As often observed, Joel McCrea and his friend Randolph Scott both made a choice to concentrate on Westerns in 1946, just when the genre began to fully flower, and were there through its peak in the 1950s, then finally starred together in the magisterial epiphany of Ride the High Country (1962) which effectively ended their careers on a sublime note (though McCrea came back for a few vagrant credits later). That is as it was but it might be added their careers have different arcs that one can observe if one breaks the years 1946-1960 into three periods, Scott forging a relationship with director Budd Boetticher in the later years 1956-1960 that took him to the heights of the Ranown cycle, while McCrea by contrast has more of his best films in the first period 1946-1950, when he made fewer films than Scott and was more selective (in the middle period of 1951-1955 they are perhaps equal, and that was a period McCrea finished with two 1955 Westerns reuniting him with Jacques Tourneur, arguably his ideal director). In those 1946-1950 years McCrea was blessed with a number of superior scripts and with gifted directors including not just Tourneur (the very special Stars in My Crown which followed the present film in the same year), but also Raoul Walsh, Andre de Toth and Hugo Fregonese.
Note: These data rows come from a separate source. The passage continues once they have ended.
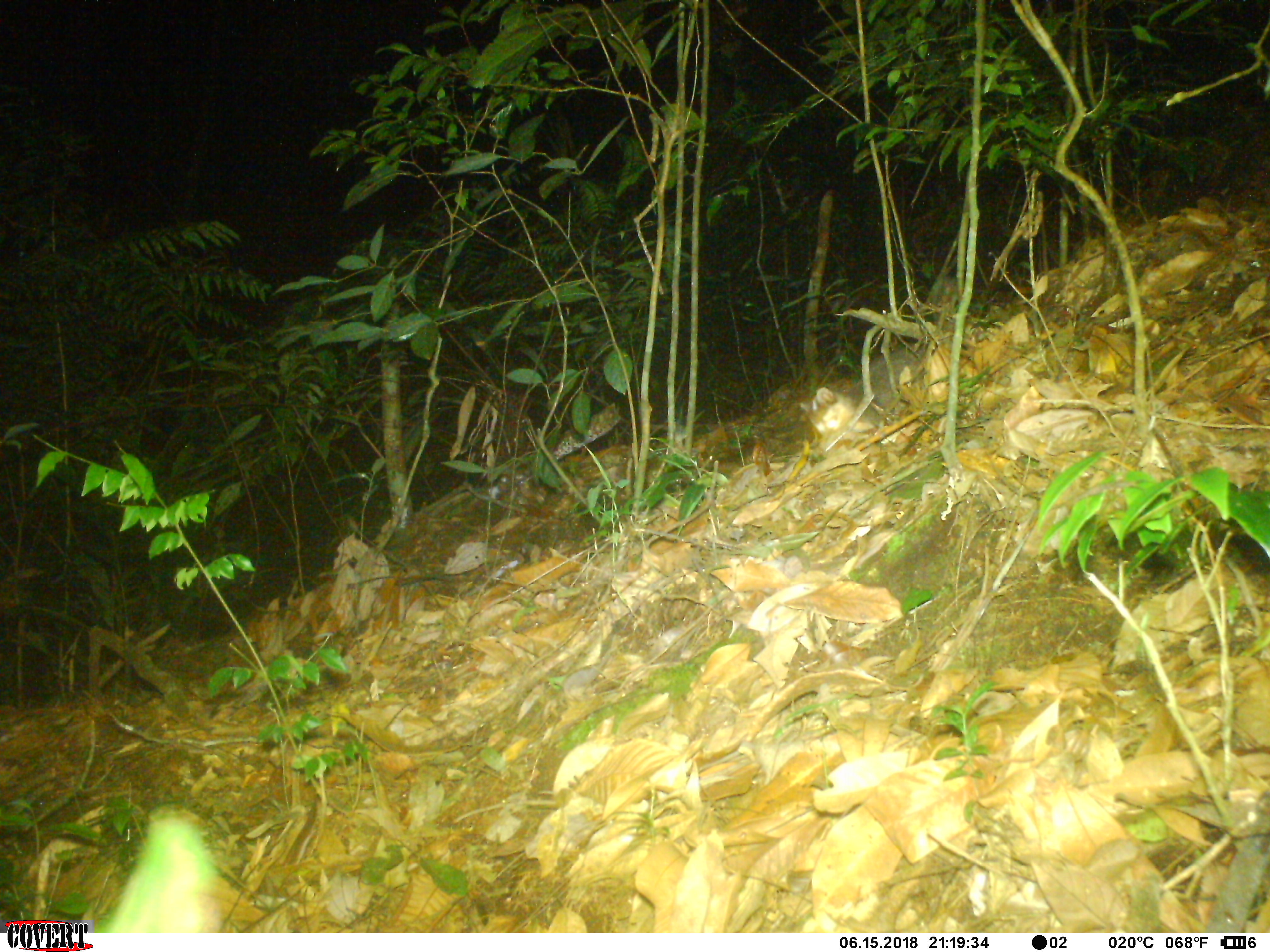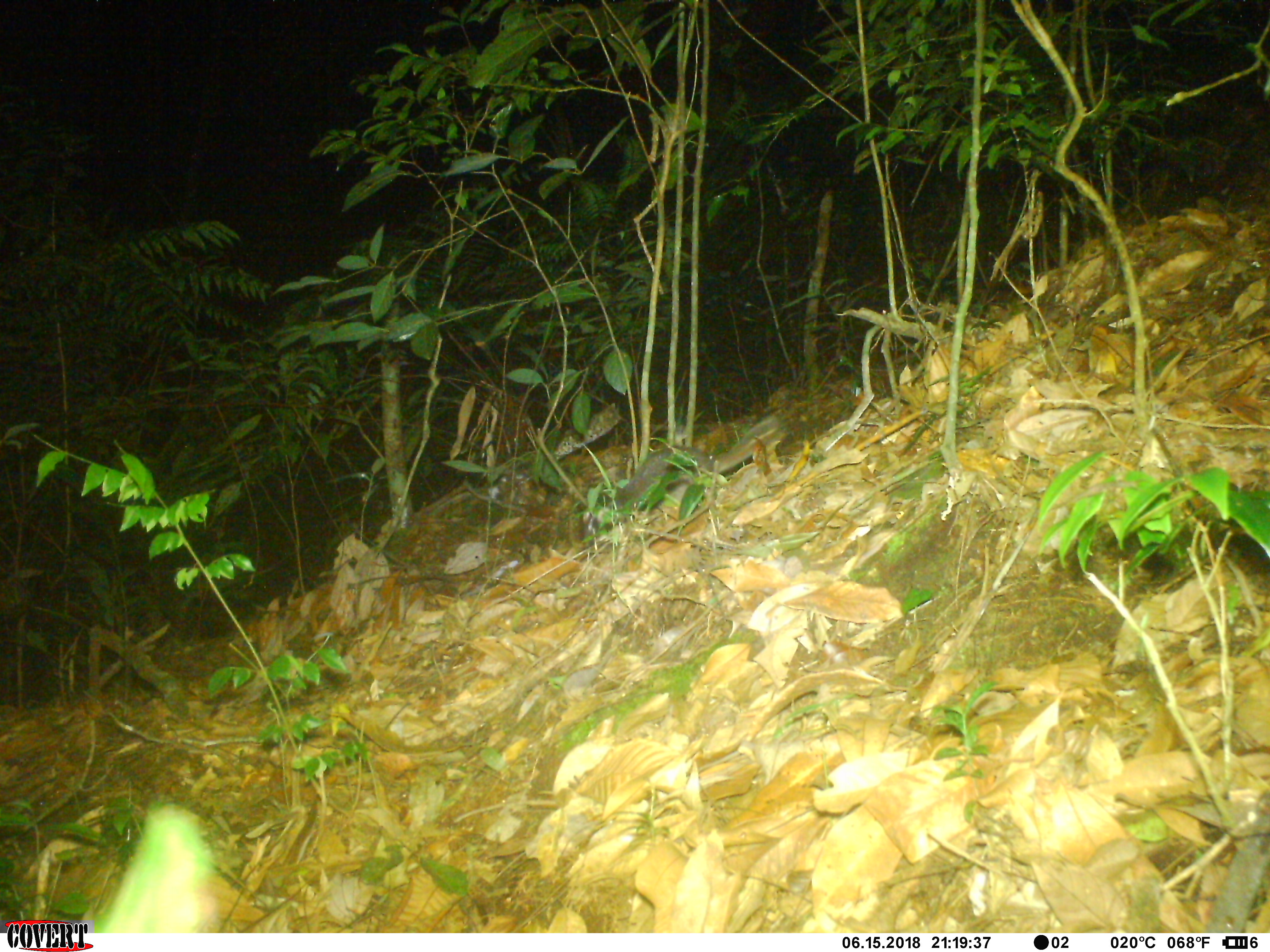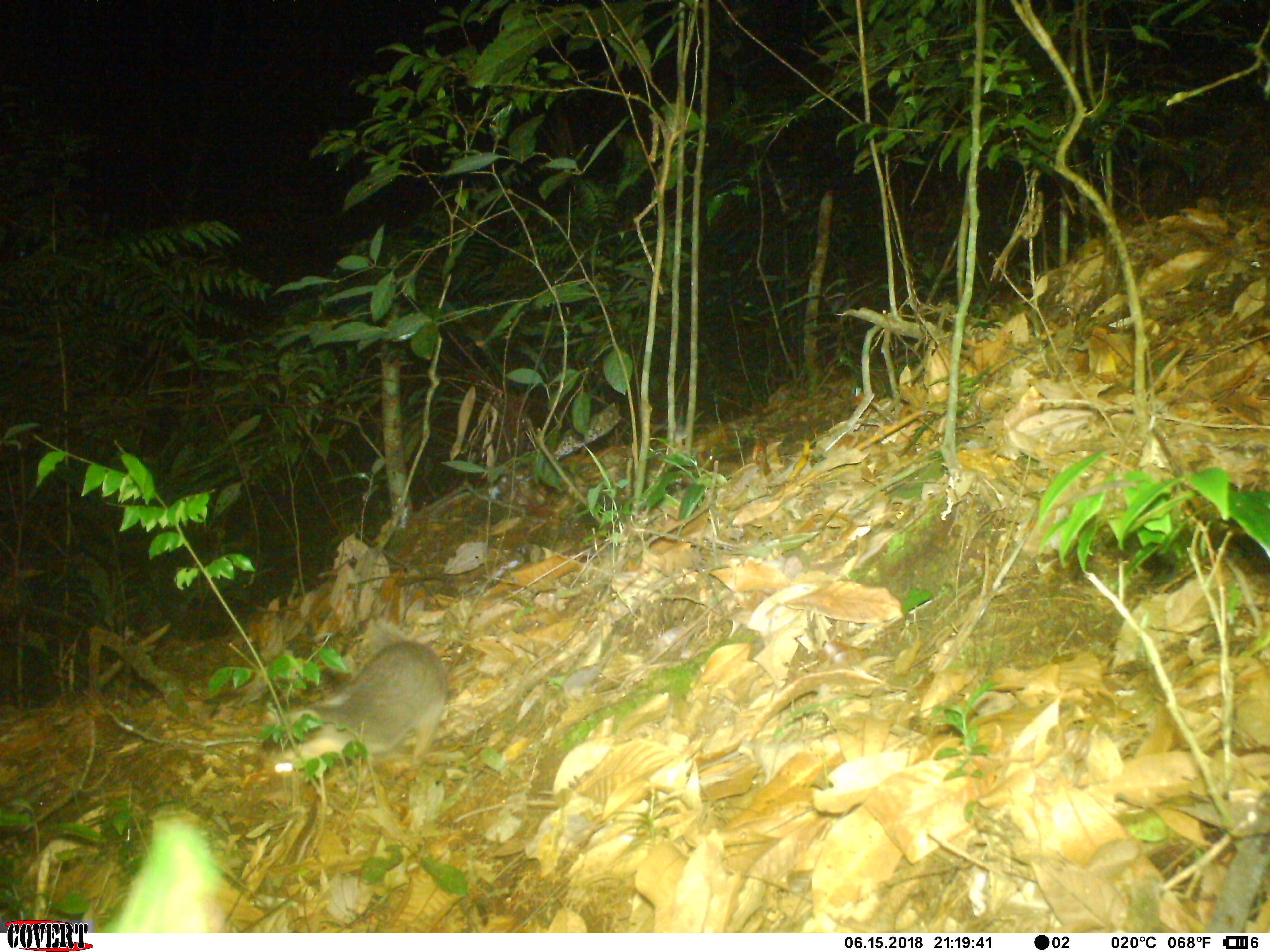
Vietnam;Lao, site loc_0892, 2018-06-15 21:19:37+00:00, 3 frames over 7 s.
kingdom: Animalia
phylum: Chordata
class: Mammalia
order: Carnivora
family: Mustelidae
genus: Melogale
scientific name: Melogale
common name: ferret badger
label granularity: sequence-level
In The Outriders, Roy Rowland—directing his only movie with McCrea—holds his own with those artists. A contract director for MGM throughout this period (though loaned out at times), he moved easily among genres—there are musicals and melodramas, including some late film noir, along with Americana, other Westerns, and engagingly, a frontier comedy Many Rivers to Cross (1955) which bridges several genres. No one has ever claimed some consistent theme or any stylistic obsessions with him that I am aware of, and yet he did so well with so many of these movies. One quality I like him for is that he is patient with the material, and doesn’t rush if there is something worth lingering on. Prosaic though his approach may seem to be much of the time, this patience affords him the opportunity to find the magic of a sequence, like the campfire dance, if it’s there to be found, even to imbue it with some real poetry, while also giving a sustained vividness to the equally elaborate river crossing. In addition to working well with McCrea, he also did well with the other actors here. The very beautiful Arlene Dahl has perhaps never been better, fleshing out her character beyond the script, while Barry Sullivan makes a compelling, individualized villain. Given a number of fine films, Rowland may deserve more attention; in any event, in my experience he gives The Outriders what is arguably the best direction of his career.
Blake Lucas is a writer and film critic living in Los Angeles.